漫才コンビ「酒井くにお・とおる」のくにおさん(本名・酒井国夫)が先月28日に慢性虚血性心疾患のため、死去した。享年75歳。7日、所属事務所の松竹芸能が発表した。

 岩手・奥州市出身のくにおさんは1970年にさがみ三太・良太に入門し、コントを始め、72年に漫才に転向。上方漫才大賞を受賞し、昨年は大阪市市民表彰・文化功労部門を受賞していた。

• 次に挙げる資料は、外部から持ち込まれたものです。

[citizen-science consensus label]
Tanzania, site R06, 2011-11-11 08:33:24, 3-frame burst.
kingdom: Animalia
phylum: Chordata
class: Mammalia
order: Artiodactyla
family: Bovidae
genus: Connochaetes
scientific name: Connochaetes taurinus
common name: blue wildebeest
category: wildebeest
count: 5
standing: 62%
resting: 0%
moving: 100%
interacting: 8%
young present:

 弟のとおるはコメントを寄せ、「酒井くにおは寄席の舞台、そして人生の舞台からも幕を下ろしてしまいました。10月28日早朝、横なって寝ているような姿でした。応援してくださった皆さん、松竹芸能の皆さん、関係者の皆さんにお世話になり、52年の芸人人生でした」「感謝の言葉しかありません。5年前、腰の手術をしてからは、年々、体が思うように動かず、悔しく、辛かったと思いますが、人前では、目一杯元気な姿を見せようとしてたね!もう!頑張らなくて良いよ!!ゆっくり休んでください!今までありがとう!」。
 
 漫才師の横山ひろしは「たかしひろしとくにおとおるは同じ時代を生きて来たので寂しいです。あちらに行ったら横山たかしも居るので仲良くしてください。安らかにお休み下さい。お疲れ様でした」とコメントした。

 葬儀は6日に近親者のみで執り行われた。